Крик оборвался вместе с мерзким шлепком тела, достигшего дна пропасти.
— Не смотреть! Ему уже ничем не поможешь. Двигайтесь дальше!
Охотников стало на одного меньше. Когда выбрались с этой чертовой тропы, о погибшем никто не вспоминал. По крайней мере, вслух. Все понимали, что сегодня это не последний и боялись сглазить.
Потом был переход через еще один ледник, такой же коварный и смертельно опасный. На выходе с ледника Нодир остановился.
— Дальше идти нельзя. Дальше тропу видно с перевала. Пойдем ночью.
Капитан взобрался на скальный выступ, отсюда хорошо был виден сам перевал и старая башня, до которой было не более полутора верст. Даже дымок над перевалом можно было различить — османийцы готовили ужин. Алекс проглотил слюну. А идущая вдоль горного склона тропа вгоняла в смертельную тоску. Такая же опасная, как та, которую они уже миновали, только идти по ней придется ночью в полной темноте.
В прошлый раз с этой тропы сорвались пятеро солдат и штаб-капитан Суров.
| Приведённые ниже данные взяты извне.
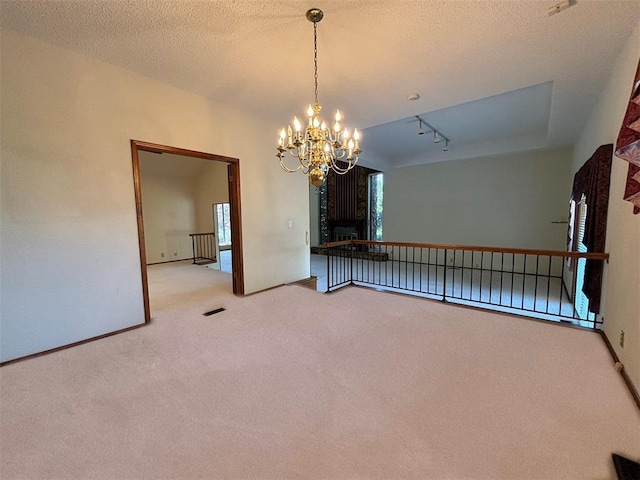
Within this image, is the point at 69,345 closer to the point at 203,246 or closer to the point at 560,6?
the point at 560,6

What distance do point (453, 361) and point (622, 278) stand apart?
1.51 metres

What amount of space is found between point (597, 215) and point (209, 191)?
795 centimetres

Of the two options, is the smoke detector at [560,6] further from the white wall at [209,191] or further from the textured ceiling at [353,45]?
the white wall at [209,191]

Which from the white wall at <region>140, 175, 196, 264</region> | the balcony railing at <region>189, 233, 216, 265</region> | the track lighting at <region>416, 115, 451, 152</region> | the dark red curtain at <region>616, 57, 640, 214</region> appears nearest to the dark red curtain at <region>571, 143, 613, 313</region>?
the dark red curtain at <region>616, 57, 640, 214</region>

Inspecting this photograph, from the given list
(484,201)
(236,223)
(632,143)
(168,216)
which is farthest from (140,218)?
(484,201)

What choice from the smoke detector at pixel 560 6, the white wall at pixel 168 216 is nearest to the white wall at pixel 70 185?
the smoke detector at pixel 560 6

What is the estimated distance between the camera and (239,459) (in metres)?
1.33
Может, они до сих пор лежат на дне ущелья. Но им было куда труднее. Тогда была зима, они были голодные, замерзшие и обессилевшие. А потом был долгий и опасный переход через враждебные горы. К своим вышло только четверо. «Интересно, сколько нас останется к завтрашнему утру?».
Разглядев все, что нужно, капитан вернулся к отдыхавшим пограничникам.
— Смотрите все сюда. Вот это — дорога на перевал, это — старая башня. Завтра на рассвете начнется штурм. Перед началом штурма будет выпущена сигнальная ракета черного дыма. Это сигнал нам. Когда османийцы будут занимать позиции за каменной грядой, они не будут смотреть назад. В это время, мы выходим на этот склон, сближаемся на полторы сотни саженей и открываем огонь. Наша задача — отвлечь османийцев и содействовать успеху штурма. Есть вопросы?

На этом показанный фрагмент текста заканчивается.